Trapper Osborne Russell tries giving his readers the sense that he knew his plants and animals, as any trapper should.  But such was not the case.  Russell resembles more an employee for the North-West or Hudson Bay’s Company, hooked on those products he grew up with.  His cant towards relying upon original wildcrafted remedies is just not there.  Moreover, based on his thinking and philosophy, his writings reflect the word of someone who is more like a trader travelling about Hudson’s Bay, than a traditional trapper rich in survival knowledge about the wilderness.

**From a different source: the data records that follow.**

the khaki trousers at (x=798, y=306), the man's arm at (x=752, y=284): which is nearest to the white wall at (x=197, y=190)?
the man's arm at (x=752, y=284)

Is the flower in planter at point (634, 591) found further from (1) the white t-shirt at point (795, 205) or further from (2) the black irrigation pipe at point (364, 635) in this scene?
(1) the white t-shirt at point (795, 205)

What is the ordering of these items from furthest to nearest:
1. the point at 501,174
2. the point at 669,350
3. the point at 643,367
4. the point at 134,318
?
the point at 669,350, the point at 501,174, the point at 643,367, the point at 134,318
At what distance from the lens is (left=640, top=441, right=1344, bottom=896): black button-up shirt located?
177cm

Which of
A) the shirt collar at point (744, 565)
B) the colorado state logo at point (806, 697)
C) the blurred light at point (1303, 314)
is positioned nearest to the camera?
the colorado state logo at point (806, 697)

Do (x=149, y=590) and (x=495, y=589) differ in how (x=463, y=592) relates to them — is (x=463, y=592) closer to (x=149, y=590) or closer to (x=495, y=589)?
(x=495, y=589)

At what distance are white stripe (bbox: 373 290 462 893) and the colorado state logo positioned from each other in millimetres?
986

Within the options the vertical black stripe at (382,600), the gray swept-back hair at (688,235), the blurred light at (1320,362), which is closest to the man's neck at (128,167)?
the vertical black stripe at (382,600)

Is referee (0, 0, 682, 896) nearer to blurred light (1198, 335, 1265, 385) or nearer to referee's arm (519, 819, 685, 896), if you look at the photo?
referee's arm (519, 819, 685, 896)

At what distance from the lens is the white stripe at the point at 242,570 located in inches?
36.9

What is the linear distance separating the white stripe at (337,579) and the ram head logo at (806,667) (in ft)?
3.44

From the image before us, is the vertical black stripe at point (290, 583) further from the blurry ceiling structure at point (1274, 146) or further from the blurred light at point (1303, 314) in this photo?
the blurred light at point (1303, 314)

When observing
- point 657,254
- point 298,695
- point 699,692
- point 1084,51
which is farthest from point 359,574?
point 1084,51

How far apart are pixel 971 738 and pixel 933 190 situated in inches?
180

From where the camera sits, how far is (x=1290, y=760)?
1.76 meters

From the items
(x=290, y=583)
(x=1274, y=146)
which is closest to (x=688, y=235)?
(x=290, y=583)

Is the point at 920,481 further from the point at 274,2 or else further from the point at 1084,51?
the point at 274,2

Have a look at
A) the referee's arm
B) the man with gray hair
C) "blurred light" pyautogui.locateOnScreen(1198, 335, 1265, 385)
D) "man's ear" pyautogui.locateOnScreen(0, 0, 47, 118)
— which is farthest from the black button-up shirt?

Supporting my claim that Russell was too unfamiliar with his surrounding are his notes made on the flora, what few of these notes in fact exist.  This tells me that Osborne Russell was not “in touch” with the wild plants and their uses, and perhaps even that he avoided them for the most part.  For example he notes the term “poison Roots” for a plant because he is uncertain of its name.  This may have been one of two poison hemlocks growing along the water edge (Cicuta spp. and Conium spp.).  These plants are very identifiable due to their resemblances to parsley.   And there were several other toxic plants resembling Wild Parsnip, such as Aethusa, which had similar toxicities he would have had to know were he an authentic trapper.  One might easily ask: could Russell have even eaten an arum root by mistake?, not knowing that he would experience the numbness and tingling of the tongue from miscooking this “wild potato”.  Based on his lack of notes about plants, it seems Russell would have probably been the last to try and dig up a root crop or large man-of-the-earth for supper.  Doing so was too much work.  Why engage in this when your team has brought with them plenty of bags of flour or an adequate supply of grain crops and beef jerky thereby providing you with your staples?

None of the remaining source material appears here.